There's a couple of weird things I don't understand, and a couple of image issues. All in all, it looks better than it did with composite. My biggest concern is that I may have changed the way the set is running too much and made something liable to break, or to run the tube too hard. I think it ok because in theory it would be a similar brightness for a similar G2 level, but I don't know. I don't have a HV probe for my multimeter, but I'm going to get one to make sure it's still around the same thing.
I have to apologize, I don't have a great camera.
Here's the issues. There is a vertical tearing towards the top. Not sure about how to remedy or what the cause is.
Also, there is banding. I think maybe resistor or capacitor values can help with these things?
I'm really curious as to why the colors are all mixed up now. The way it's wired from the Playstation, Red goes to the Blue text input, Green goes to the Red text input, and Blue goes to the Green text input.

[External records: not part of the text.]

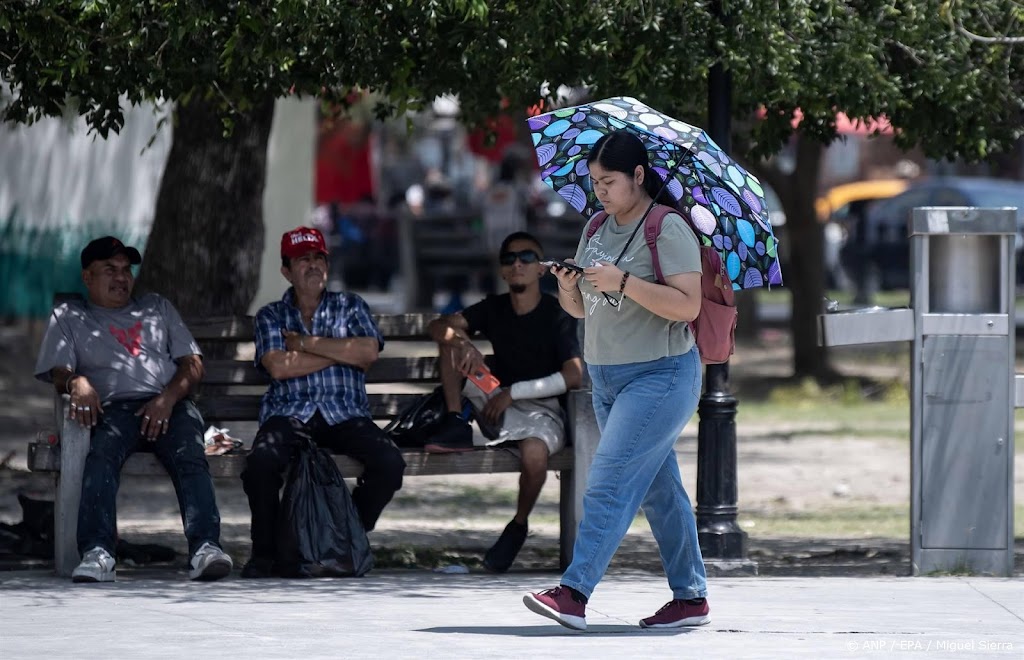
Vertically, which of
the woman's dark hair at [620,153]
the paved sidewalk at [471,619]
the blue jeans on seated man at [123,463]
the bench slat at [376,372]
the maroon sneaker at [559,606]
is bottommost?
the paved sidewalk at [471,619]

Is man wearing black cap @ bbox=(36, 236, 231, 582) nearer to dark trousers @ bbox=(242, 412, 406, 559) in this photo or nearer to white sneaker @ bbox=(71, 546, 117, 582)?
white sneaker @ bbox=(71, 546, 117, 582)

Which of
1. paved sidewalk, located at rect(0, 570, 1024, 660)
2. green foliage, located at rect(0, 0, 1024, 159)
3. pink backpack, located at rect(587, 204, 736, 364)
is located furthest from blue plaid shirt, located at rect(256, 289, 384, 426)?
pink backpack, located at rect(587, 204, 736, 364)

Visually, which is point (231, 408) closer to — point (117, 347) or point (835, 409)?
point (117, 347)

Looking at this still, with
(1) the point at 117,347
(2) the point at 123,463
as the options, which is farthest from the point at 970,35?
(2) the point at 123,463

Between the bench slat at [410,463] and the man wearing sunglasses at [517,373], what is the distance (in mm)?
49

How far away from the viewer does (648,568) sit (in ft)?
25.6

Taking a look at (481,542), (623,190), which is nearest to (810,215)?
(481,542)

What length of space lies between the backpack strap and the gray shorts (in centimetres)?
197

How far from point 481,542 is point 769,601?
2.45 meters

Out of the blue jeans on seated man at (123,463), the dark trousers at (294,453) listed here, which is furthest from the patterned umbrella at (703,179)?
the blue jeans on seated man at (123,463)

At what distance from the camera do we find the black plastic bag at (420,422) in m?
7.50

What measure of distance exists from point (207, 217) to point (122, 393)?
248 centimetres

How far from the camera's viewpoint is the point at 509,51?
6887 millimetres

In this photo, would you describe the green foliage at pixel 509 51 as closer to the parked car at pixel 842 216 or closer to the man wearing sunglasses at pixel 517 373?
the man wearing sunglasses at pixel 517 373
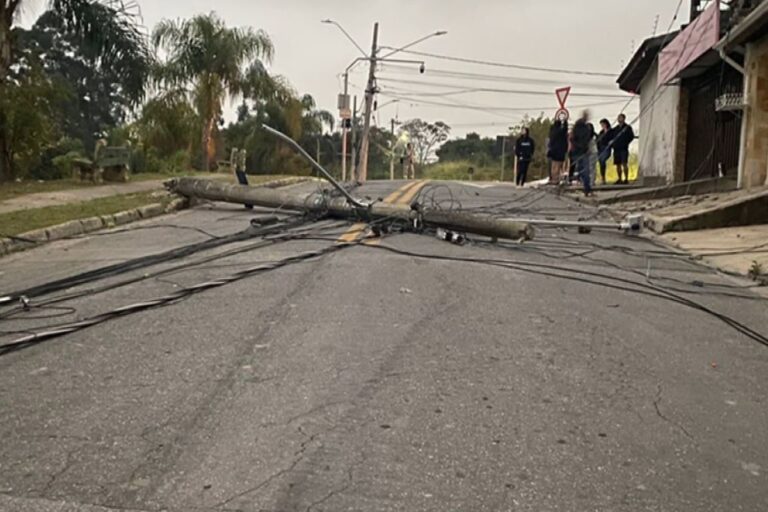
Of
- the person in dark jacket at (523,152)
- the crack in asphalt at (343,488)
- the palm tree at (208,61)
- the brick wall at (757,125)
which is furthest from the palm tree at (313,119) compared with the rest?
A: the crack in asphalt at (343,488)

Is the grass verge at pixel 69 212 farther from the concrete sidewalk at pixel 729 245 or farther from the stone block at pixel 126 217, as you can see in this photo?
the concrete sidewalk at pixel 729 245

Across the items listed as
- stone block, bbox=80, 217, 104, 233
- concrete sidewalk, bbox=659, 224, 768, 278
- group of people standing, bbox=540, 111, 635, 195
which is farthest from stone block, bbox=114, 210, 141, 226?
group of people standing, bbox=540, 111, 635, 195

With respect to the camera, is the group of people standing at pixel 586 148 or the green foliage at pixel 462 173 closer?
the group of people standing at pixel 586 148

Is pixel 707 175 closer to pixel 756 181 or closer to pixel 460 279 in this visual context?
pixel 756 181

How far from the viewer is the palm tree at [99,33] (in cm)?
1555

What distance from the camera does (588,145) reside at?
67.0ft

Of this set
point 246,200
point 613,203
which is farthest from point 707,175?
point 246,200

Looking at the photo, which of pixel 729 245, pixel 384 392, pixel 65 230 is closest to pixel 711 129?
pixel 729 245

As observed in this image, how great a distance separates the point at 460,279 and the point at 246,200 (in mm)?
6418

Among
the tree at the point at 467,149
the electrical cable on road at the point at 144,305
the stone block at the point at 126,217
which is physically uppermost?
the tree at the point at 467,149

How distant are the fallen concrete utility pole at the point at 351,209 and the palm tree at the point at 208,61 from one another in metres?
17.0

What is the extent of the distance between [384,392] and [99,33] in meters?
14.2

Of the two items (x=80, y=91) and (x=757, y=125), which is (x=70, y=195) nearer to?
(x=757, y=125)

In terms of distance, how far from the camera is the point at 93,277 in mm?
7262
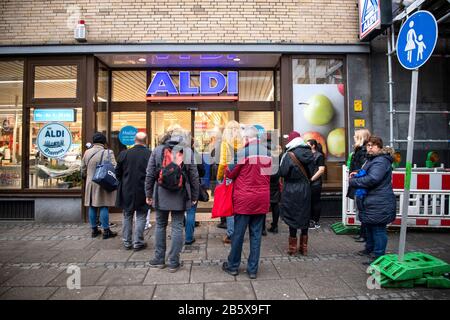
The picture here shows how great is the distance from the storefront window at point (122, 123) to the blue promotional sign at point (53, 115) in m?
1.25

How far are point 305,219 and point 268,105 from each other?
4.57 metres

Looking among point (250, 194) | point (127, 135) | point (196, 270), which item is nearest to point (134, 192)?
point (196, 270)

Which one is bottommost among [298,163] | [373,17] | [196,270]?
[196,270]

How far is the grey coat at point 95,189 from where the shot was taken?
20.1 feet

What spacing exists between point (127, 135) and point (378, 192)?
6.46 metres

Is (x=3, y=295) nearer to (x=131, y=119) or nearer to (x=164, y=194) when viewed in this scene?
(x=164, y=194)

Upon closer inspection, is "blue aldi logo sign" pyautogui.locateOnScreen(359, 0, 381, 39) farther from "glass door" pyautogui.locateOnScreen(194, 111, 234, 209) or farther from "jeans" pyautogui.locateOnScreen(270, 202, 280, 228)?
"jeans" pyautogui.locateOnScreen(270, 202, 280, 228)

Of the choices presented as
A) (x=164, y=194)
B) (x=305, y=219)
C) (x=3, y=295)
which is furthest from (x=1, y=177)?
(x=305, y=219)

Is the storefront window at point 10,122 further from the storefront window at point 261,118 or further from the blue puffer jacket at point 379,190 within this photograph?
the blue puffer jacket at point 379,190

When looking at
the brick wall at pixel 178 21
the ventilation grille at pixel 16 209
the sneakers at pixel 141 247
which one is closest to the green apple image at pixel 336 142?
the brick wall at pixel 178 21

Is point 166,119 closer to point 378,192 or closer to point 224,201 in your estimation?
point 224,201

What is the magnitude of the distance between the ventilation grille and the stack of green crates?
7.33 metres

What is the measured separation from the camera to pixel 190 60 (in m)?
8.12

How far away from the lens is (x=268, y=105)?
8.84 meters
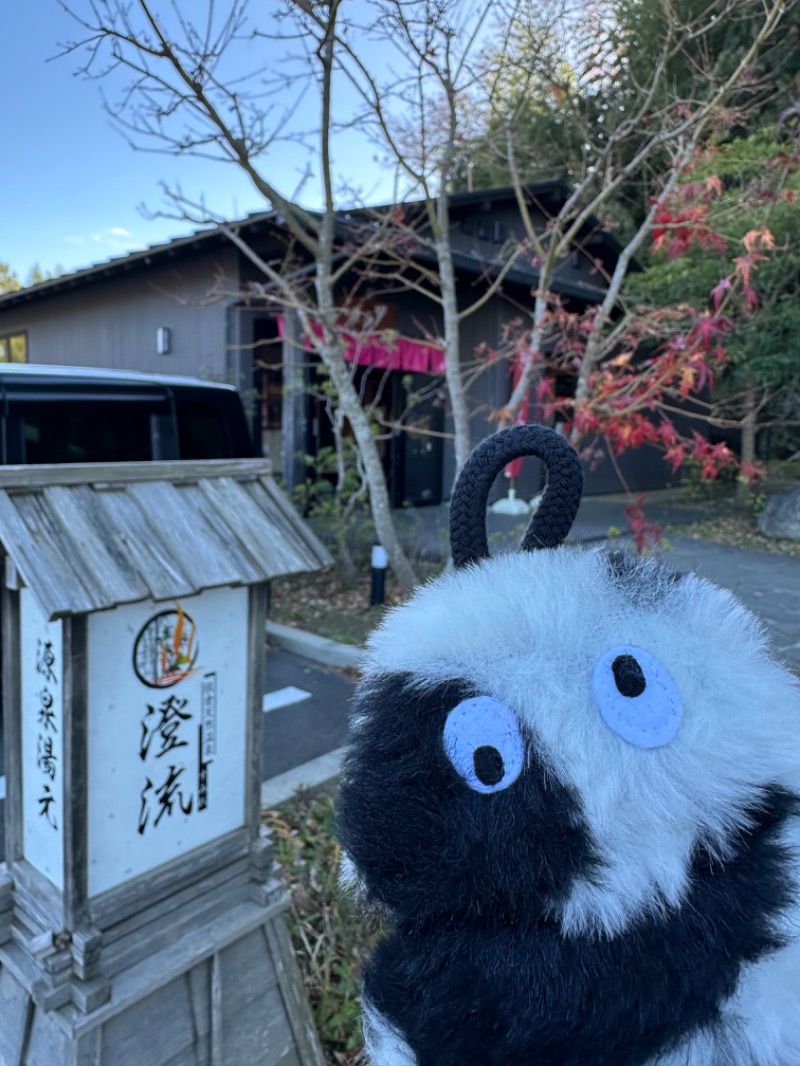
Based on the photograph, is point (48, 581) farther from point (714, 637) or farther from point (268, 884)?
point (714, 637)

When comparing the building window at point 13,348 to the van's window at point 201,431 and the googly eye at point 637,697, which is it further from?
the googly eye at point 637,697

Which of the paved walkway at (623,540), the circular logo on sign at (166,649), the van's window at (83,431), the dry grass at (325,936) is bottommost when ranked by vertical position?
the dry grass at (325,936)

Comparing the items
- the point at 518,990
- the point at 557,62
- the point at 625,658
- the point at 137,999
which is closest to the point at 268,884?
the point at 137,999

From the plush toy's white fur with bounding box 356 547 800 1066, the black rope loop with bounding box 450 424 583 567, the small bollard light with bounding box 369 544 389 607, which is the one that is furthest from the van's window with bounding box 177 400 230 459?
the plush toy's white fur with bounding box 356 547 800 1066

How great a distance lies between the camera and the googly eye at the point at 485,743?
663 mm

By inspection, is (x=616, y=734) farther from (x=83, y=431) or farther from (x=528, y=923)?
(x=83, y=431)

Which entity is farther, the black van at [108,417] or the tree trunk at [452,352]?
the tree trunk at [452,352]

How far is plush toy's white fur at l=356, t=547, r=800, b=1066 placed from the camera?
64cm

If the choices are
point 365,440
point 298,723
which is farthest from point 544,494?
point 365,440

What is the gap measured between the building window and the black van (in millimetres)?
11071

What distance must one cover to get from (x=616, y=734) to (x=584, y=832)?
0.31 feet

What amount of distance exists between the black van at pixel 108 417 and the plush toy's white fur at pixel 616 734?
11.5ft

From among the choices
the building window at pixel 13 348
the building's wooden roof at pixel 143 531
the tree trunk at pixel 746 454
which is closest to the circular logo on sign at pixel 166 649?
the building's wooden roof at pixel 143 531

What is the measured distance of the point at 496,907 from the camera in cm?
66
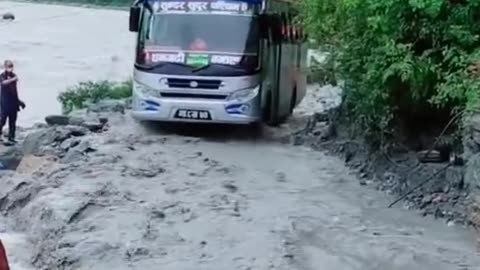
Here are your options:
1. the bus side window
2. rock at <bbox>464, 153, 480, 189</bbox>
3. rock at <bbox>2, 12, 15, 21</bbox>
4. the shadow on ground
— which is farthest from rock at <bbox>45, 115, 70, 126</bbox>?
rock at <bbox>2, 12, 15, 21</bbox>

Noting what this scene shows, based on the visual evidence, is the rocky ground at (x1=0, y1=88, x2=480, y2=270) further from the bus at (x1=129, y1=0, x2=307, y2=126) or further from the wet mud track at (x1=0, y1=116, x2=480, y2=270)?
the bus at (x1=129, y1=0, x2=307, y2=126)

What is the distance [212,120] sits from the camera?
746 inches

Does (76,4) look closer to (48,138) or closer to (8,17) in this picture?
(8,17)

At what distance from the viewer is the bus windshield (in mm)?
18891

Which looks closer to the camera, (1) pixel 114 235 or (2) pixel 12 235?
(1) pixel 114 235

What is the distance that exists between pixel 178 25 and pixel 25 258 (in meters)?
7.22

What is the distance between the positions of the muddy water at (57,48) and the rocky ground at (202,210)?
28.4 feet

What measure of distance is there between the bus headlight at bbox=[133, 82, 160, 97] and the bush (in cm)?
692

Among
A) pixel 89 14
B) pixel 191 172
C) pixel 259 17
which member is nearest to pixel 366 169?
pixel 191 172

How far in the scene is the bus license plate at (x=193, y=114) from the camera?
18.9m

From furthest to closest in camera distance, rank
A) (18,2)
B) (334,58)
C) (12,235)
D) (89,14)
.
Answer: (18,2) → (89,14) → (334,58) → (12,235)

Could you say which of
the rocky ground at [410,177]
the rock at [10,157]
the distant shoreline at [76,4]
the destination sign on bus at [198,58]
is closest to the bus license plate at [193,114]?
the destination sign on bus at [198,58]

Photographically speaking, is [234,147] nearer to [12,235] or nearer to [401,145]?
[401,145]

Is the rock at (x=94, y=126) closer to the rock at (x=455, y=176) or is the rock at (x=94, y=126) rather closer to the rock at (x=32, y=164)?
the rock at (x=32, y=164)
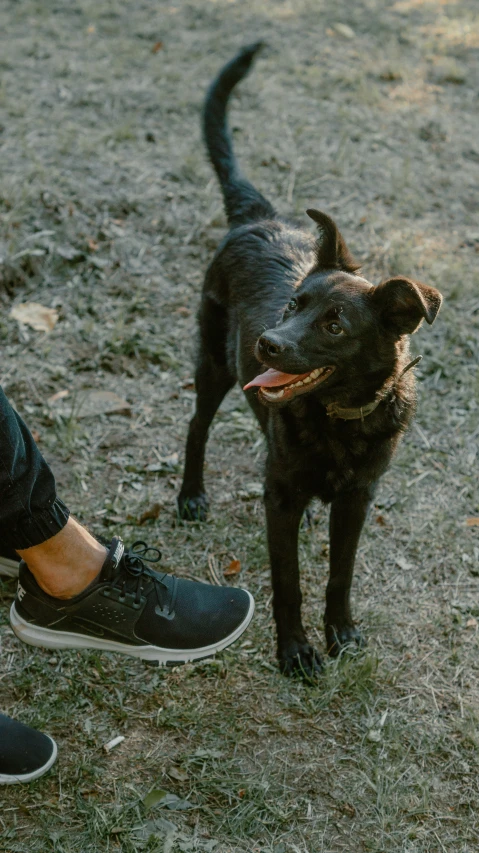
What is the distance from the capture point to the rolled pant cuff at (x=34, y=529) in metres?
2.19

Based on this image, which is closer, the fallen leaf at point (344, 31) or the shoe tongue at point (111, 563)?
the shoe tongue at point (111, 563)

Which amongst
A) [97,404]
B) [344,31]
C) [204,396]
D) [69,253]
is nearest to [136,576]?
[204,396]

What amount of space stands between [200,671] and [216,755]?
345 millimetres

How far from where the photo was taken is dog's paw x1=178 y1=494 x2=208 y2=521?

But it basically "works." Not sure how I feel about it, but it looks a hell of a lot better than composite did. There is no color fringing or bleeding like there used to be. Now even the red is pretty solid.
Edit: I figured out why the colors were all mixed up. I was looking at the Datasheet for the AN5352
N, and the unit I have used a AN5352 with no
N. Apparently the only difference is the ordering of the Text color inputs in order to make one color the "main" color for text output. CORRECTION: The datasheets are the same. Toshiba just decided to mix up the colors because they only needed 2 of them and I guess it must have been more convenient to route it that way on the PCB. Seems like they didn't expect anyone to hack it in 30 years.
I also discovered that the vertical banding was already there, but it's very light and impossible to notice when you are using the composite inputs at a normal brightness level. It only shows up when you *crank* the brightness. I'm not sure what the issue could be. It's not an electrolytic because they are all new. I think one of the big film caps may have drifted in value perhaps?
Also, the flyback transformer seems a little weak because you have to turn the focus almost all the way to get it to focus, and the little amount above that point brightens the screen. Seems like classic failure to me, so that might be it. I'm going to check the HV pretty soon once I pick up the meter. I got a pretty cheap one on fleabay.
If anyone has any ideas about the vertical banding (or the horizontal tearing) and how to remedy that, I would be all ears.